>>>>>

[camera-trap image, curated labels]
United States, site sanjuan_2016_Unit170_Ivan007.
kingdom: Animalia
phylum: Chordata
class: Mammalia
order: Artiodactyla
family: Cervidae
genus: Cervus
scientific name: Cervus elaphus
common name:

<<<<<

**REQUIRED WORK:** Please return all of the records exactly as they appear.

**EXPECTED OUTPUT:**
[camera-trap image, curated labels]
United States, site sanjuan_2016_Unit170_Ivan007.
kingdom: Animalia
phylum: Chordata
class: Mammalia
order: Artiodactyla
family: Cervidae
genus: Cervus
scientific name: Cervus elaphus
common name:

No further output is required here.